2D convolution: the convolution kernel slides in the 2D space of the input image.

Single channel convolution

Multichannel convolution

Enter the shape of the image (input_height, input_width, input_Channels). They are 7x7x3, and three channels correspond to RGB three channels. The shape of convolution kernel is (kernel_height, kernel_width, kernel_channels). They’re 3x3x3. There are two filters: filter_num=2. Filter_num =output_channels

Each value of FEATure_map is accumulated by the convolutional kernels of three channels after convolution. The information of multiple channels is compressed, and the output of each convolutional kernels is a two-dimensional Feature_map. In multi-channel convolution, the parameters of convolution kernels in different channels are different.

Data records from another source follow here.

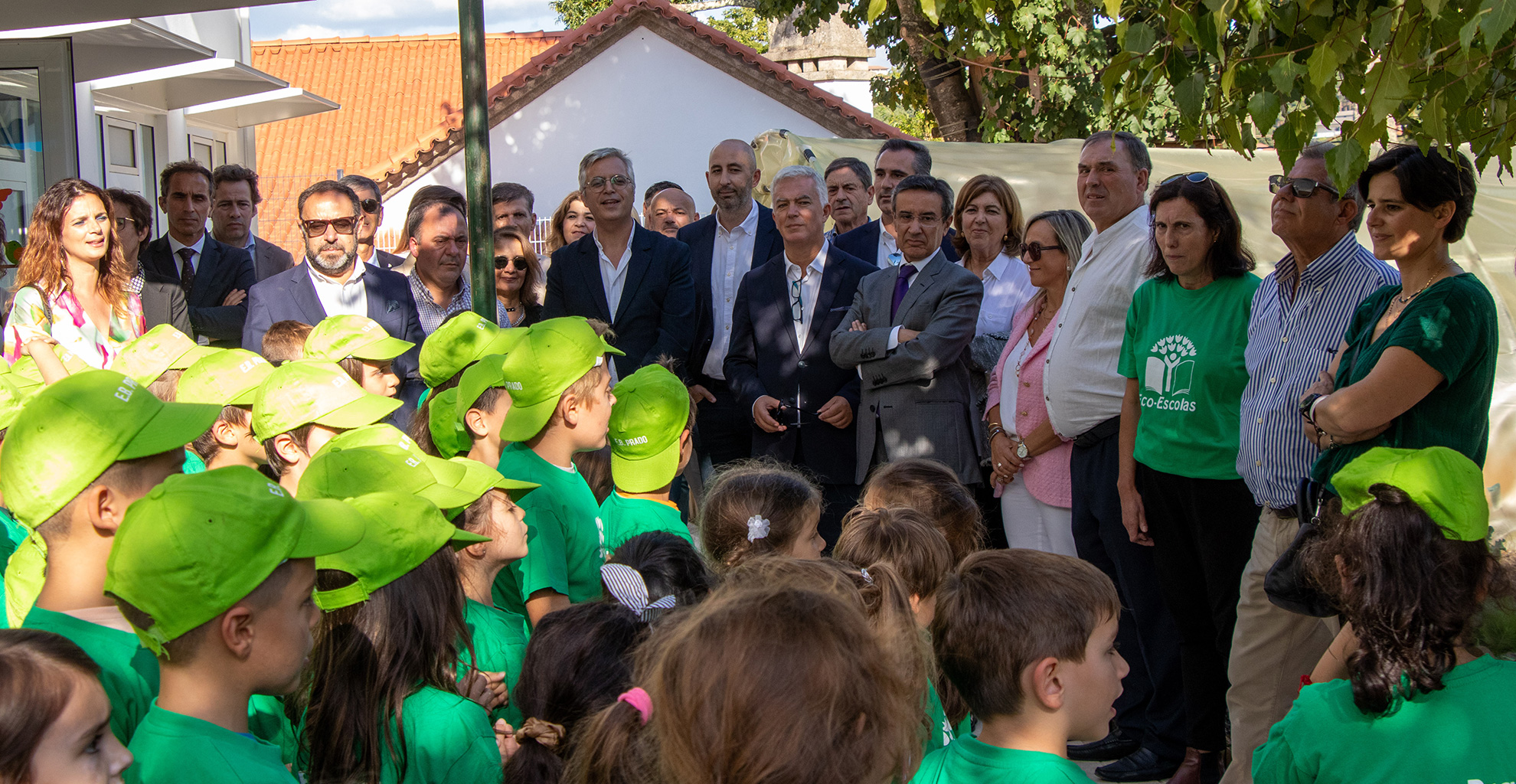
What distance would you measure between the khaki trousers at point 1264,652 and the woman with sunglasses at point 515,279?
352 centimetres

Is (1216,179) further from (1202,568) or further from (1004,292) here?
(1202,568)

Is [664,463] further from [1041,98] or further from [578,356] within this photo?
[1041,98]

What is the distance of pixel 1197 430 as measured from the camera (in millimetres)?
3814

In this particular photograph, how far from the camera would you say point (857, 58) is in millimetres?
44156

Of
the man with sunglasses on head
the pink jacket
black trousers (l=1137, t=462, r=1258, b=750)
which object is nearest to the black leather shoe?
black trousers (l=1137, t=462, r=1258, b=750)

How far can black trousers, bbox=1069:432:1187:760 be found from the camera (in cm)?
407

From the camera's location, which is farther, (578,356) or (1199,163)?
(1199,163)

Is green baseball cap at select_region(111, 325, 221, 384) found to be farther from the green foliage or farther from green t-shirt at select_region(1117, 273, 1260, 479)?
green t-shirt at select_region(1117, 273, 1260, 479)

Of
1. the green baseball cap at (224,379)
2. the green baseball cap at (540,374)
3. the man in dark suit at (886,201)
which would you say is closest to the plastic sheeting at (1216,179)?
the man in dark suit at (886,201)

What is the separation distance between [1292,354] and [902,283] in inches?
74.1

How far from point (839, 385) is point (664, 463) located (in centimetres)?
187

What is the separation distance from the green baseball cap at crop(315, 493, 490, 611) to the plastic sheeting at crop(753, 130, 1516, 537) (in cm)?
605

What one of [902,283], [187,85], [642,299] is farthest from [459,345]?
[187,85]

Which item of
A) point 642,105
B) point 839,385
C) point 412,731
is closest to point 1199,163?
point 839,385
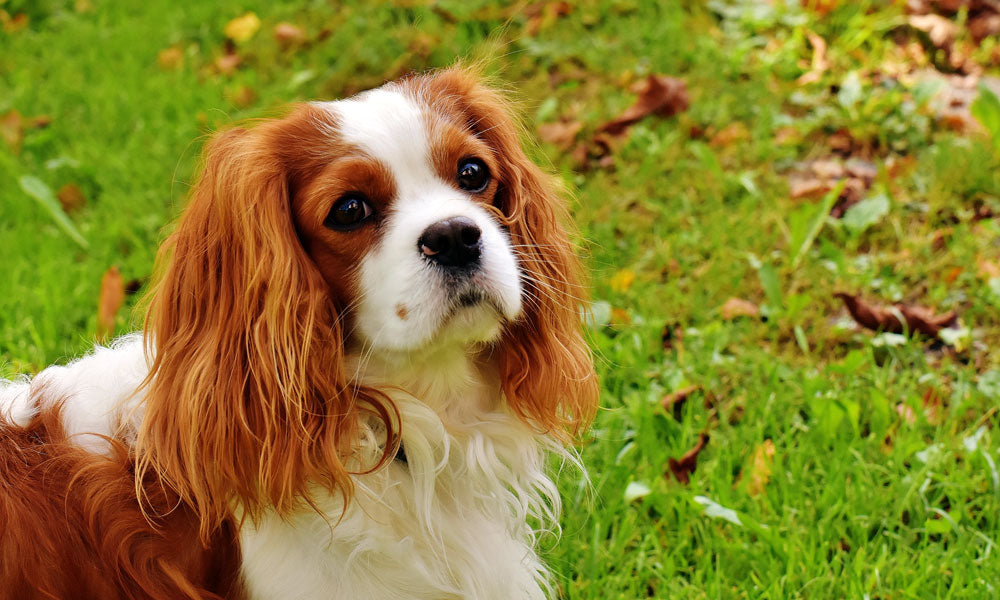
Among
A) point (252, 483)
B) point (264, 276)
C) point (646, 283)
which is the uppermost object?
point (264, 276)

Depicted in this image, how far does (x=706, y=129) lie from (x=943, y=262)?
133 centimetres

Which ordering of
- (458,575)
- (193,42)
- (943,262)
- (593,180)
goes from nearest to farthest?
(458,575), (943,262), (593,180), (193,42)

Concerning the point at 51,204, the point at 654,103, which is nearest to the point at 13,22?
the point at 51,204

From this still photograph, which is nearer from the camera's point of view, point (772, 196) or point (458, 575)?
point (458, 575)

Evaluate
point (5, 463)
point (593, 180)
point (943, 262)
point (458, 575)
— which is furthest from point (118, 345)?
point (943, 262)

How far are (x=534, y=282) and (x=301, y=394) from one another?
1.97 feet

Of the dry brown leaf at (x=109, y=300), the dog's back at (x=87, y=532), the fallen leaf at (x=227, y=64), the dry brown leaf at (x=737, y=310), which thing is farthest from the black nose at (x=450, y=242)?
the fallen leaf at (x=227, y=64)

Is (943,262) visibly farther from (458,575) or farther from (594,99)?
(458,575)

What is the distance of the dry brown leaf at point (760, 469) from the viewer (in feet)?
9.56

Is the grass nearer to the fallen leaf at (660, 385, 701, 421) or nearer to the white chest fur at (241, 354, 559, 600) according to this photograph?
the fallen leaf at (660, 385, 701, 421)

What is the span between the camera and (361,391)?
85.5 inches

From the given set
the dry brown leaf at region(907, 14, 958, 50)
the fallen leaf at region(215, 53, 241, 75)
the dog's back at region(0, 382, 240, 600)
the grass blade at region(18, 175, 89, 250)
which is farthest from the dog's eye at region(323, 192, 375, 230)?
the fallen leaf at region(215, 53, 241, 75)

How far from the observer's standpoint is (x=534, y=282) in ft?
7.66

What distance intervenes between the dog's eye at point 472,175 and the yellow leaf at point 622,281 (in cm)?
158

2D convolution only considers the characteristics of space, not the characteristics of time.


The calculation process of 3D convolutional neural network

3D convolution: the convolution kernel slides in the 3D space of the input image.

3D convolution has a depth channel, which is usually the continuous frames on the video or different slices of the stereo image.

The input shape becomes (input_depth, input_height, input_width, input_Channels). Input_depth is 3, for example, 3 consecutive frames of images on a video (note, not 3 channels of an image).

The shape of the convolution kernel is (kernel_depth, kernel_height, Kernel_width,kernel_channels). As shown above, kernel_depth is 2. Corresponding to the same color above can be regarded as the convolution kernel under the same channel, and different colors can be regarded as the convolution kernel under different channels of the same convolution kernel (note that it is easier to understand by analogy with 2D convolution).

The convolution kernel in 3D convolution is 3D, and the same parameters are used in the same channel, just as the weight of each channel in the convolution kernel in 2D convolution is the same, and the weight of different channels may be different.